La donna prese tra le braccia la figlia minore cercando di calmarla.

-E' una cosa grave dottore? C'era così tanto sangue...-

Il medico si asciugò le mani e fece cenno alla donna di uscire dalla stanza.

-Non si deve preoccupare, è un bambino sano e sta reagendo bene. Le ferite alla testa sanguinano molto, anche quando non sono particolarmente profonde, è tutto sotto controllo-

-E...per quanto riguarda l'amnesia?-

L'uomo cominciò a riporre i suoi strumenti nella borsa di pelle nera.

-Potrebbe essere una conseguenza del trauma cranico, con ogni probabilità è una condizione temporanea-

-Con ogni probabilità...significa che c'è la possibilità che mio figlio non ricordi mai niente del suo passato...di quello che è accaduto?-

La donna lo guardava con il volto esausto e provato. Con un sospiro il medico si infilò il mantello.

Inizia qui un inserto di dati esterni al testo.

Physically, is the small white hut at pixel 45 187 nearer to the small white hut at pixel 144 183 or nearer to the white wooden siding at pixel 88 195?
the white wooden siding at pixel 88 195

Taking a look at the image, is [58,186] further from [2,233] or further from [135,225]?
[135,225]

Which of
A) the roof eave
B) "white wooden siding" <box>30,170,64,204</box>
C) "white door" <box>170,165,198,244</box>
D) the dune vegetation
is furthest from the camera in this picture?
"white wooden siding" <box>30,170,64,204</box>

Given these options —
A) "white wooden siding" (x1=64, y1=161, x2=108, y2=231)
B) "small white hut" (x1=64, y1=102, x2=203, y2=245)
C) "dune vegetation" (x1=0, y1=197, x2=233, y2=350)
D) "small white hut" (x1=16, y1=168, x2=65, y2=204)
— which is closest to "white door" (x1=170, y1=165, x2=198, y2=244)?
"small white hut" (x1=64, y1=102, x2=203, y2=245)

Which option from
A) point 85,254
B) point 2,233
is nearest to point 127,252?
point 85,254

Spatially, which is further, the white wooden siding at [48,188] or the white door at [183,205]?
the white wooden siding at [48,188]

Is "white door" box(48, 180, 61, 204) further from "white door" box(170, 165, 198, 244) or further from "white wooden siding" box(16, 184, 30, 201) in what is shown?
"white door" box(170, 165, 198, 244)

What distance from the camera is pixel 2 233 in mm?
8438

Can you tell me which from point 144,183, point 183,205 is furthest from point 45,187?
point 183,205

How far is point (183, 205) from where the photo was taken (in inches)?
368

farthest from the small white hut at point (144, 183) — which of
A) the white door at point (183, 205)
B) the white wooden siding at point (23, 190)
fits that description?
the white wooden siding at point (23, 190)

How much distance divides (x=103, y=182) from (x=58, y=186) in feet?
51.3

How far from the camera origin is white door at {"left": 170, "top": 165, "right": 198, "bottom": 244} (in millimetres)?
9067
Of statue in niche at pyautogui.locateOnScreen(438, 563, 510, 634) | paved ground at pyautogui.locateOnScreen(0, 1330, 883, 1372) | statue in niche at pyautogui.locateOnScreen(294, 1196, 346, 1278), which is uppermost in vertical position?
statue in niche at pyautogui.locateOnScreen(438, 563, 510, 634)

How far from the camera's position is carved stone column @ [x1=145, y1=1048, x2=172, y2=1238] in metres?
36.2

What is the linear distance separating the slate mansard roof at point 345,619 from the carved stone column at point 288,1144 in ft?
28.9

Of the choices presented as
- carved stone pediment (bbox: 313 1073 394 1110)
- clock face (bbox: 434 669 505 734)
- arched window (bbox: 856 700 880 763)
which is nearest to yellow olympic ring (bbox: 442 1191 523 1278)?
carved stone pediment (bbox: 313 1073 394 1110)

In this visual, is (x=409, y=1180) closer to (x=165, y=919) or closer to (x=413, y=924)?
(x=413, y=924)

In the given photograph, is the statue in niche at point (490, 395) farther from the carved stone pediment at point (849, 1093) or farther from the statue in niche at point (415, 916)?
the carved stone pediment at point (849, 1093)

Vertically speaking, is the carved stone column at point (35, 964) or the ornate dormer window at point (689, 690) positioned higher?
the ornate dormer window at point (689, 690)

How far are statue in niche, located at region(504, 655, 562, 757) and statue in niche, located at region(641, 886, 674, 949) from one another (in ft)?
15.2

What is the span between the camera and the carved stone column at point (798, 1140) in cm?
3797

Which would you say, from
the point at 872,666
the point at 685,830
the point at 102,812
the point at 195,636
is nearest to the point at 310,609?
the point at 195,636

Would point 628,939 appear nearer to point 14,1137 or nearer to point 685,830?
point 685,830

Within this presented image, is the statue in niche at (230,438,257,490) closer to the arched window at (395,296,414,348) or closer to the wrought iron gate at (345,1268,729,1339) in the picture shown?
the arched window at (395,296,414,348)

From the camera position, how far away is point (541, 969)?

-Vede signora, sappiamo ancora molto poco sul funzionamento del cervello umano, è un campo di studi quasi del tutto inesplorato. L'amnesia potrebbe anche essere una conseguenza del trauma psicologico subito dal bambino...una specie di meccanismo di difesa per non affrontare la realtà. In questo caso nessuno può dire con certezza se e quando la memoria di questi eventi tornerà a livello di coscienza. Suo figlio potrebbe in effetti aver perso per sempre il ricordo degli anni vissuti fino a questo momento, così come quello degli eventi di questa notte. Mi rendo conto che sia difficile per lei dover ricominciare tutto daccapo con lui, ma...-

-No...no. Lei non capisce-

L'uomo si bloccò. La donna lo guardava ora con uno sguardo sereno e sorridente, come colta da un'improvvisa rivelazione.